II
Une autre fois, il lui arriva un bonheur qui la rendit plus malheureuse encore. Sur le chemin où ne passait personne, le fils du Roi, au retour de la chasse, vint à passer, l’épervier au poing. Monté sur un cheval qui secouait sa crinière de neige, vêtu de satin bleu ramagé d’argent, la face fière et à ce point lumineuse de soleil que l’on ne s’étonnait pas d’y voir éclore la fleur rouge des lèvres, le prince était si beau que la mendiante crut voir un archange en habit de seigneur. Les yeux écarquillés, la bouche ouverte, elle tendait les bras vers lui, et elle sentait quelque chose, qui devait être son cœur, sortir d’elle, et le suivre ! Hélas, il s’éloigna, sans même l’avoir vue. Seule comme devant, — plus seule, d’avoir un instant cessé de l’être, — elle se laissa tomber sur le revers du fossé, fermant les yeux, sans doute pour que rien n’y remplaçât l’adorable vision. Quand elle les rouvrit, mouillés de pleurs, elle aperçut à côté d’elle la tire-lire qui ressemblait un peu à des lèvres entr’ouvertes. Elle la saisit et, avec l’acharnement désespéré de son vain amour, — mettant dans son souffle son âme, — elle la baisa d’un long baiser ! Mais le présent de la fée, sous l’ardente caresse, ne s’émut pas plus qu’une pierre touchée d’une rose. Et, à partir de ce jour, Jocelyne connut de telles douleurs que rien de ce qu’elle avait enduré jusqu’alors ne pouvait leur être comparé ; elle se rappelait, comme de belles heures, le temps où elle n’avait souffert que de la faim et du froid ; s’endormir quasi à jeun, frissonner sous les rafales, ce n’est rien ou c’est peu de chose ; maintenant elle n’ignorait plus les véritables angoisses.

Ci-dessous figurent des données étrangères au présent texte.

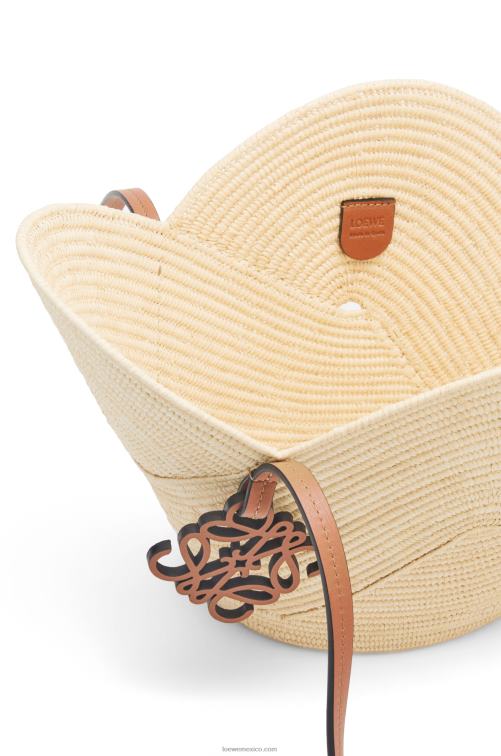 Bronceado natural Bolso cesta petal de rafia y piel bovina Loewe R8J8Z61 mujer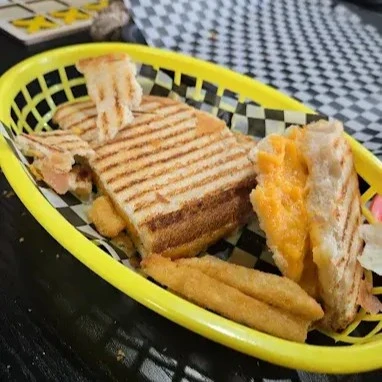Delicious Grill Cheese Meal in Calgary, AB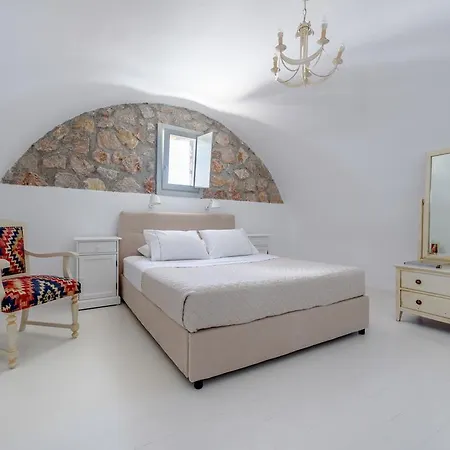 Red Cliff 2bedroom With Caldera View And Plunge Pool Akrotiri (Santorini)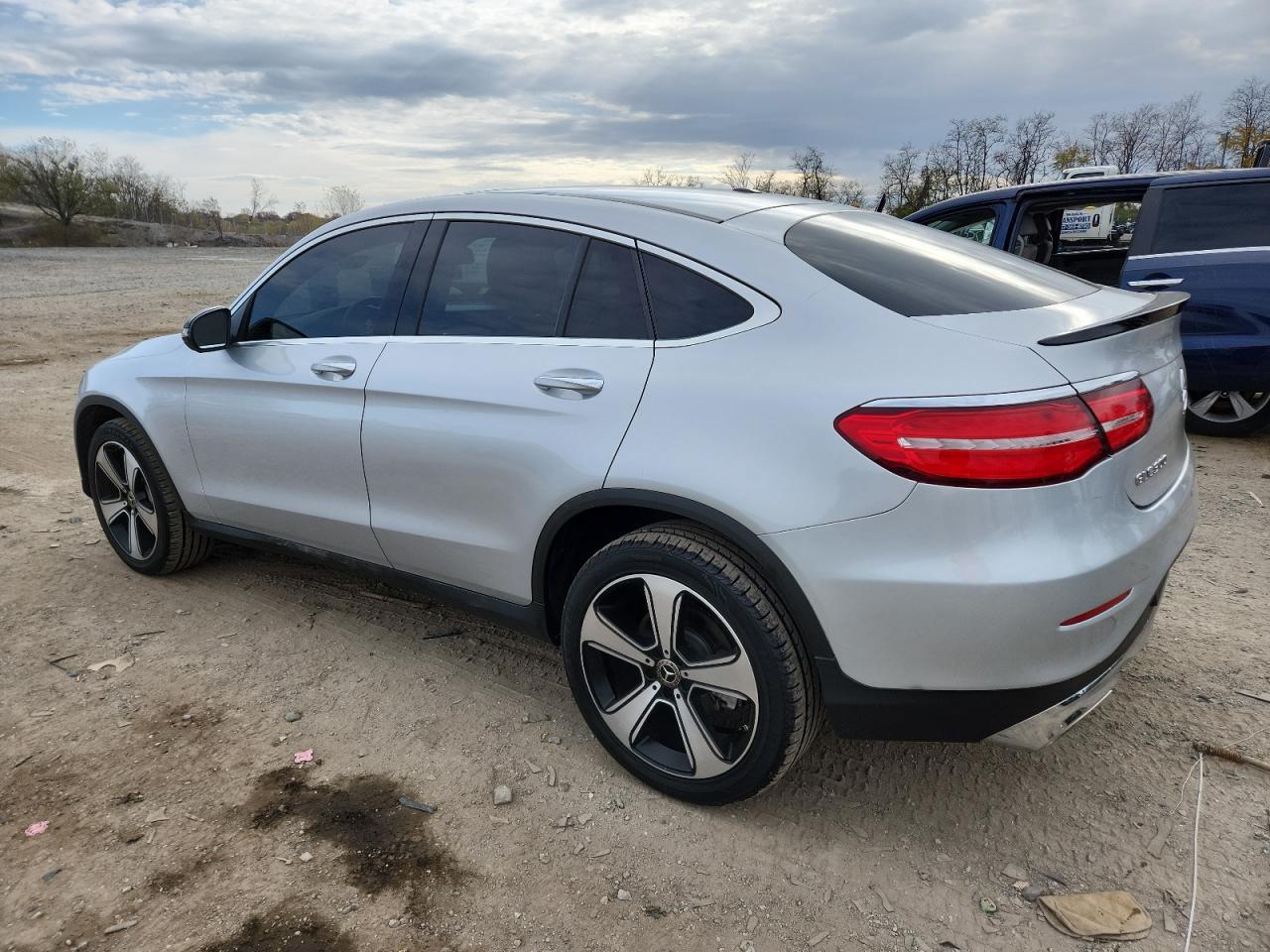 Фото: WDC0J4KB1JF347106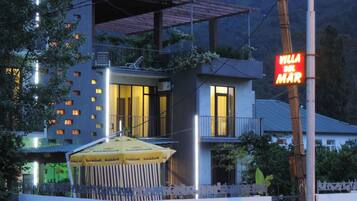 Superior Villa | Front of property - evening/night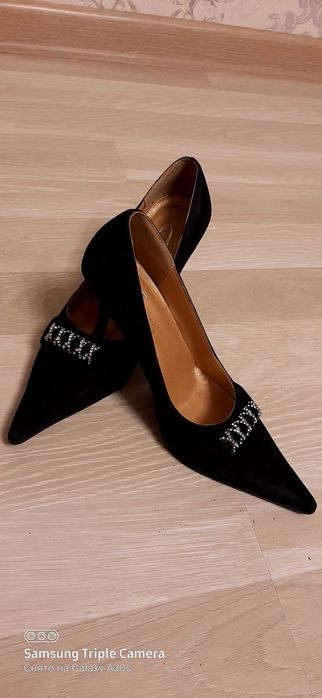 Продается женская обувь. В хорошем состоянии.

Elle songeait que d’autres femmes, à la cour, illustres et parées, — « moins jolies que toi », lui disait le miroir de la source, — pouvaient voir presque à toute heure le beau prince au lumineux visage ; qu’il s’approchait d’elles, qu’il leur parlait, qu’il leur souriait ; avant peu de temps sans doute, quelque glorieuse jeune fille, venue de Trébizonde dans une litière portée par un éléphant blanc à la trompe dorée, épouserait le fils du Roi. Elle, cependant, la mendiante du chemin sans passants, elle continuerait de vivre, — puisque c’est vivre que de mourir un peu tous les jours, — dans cette solitude, dans cette misère, loin de lui qu’elle aimait si tendrement ; elle ne le reverrait jamais, jamais ! La nuit des royales noces, elle coucherait dans son arbre, sur une branche, non loin des écureuils ; et, tandis que les époux s’embrasseraient par amour, elle mordrait de rage la dure écorce du chêne. De rage ? non. Si douloureuse, elle n’avait pas de colère ; son plus grand chagrin était de penser que le fils du Roi, peut-être, ne serait pas aimé par la princesse de Trébizonde autant qu’il l’était par elle, pauvre fille.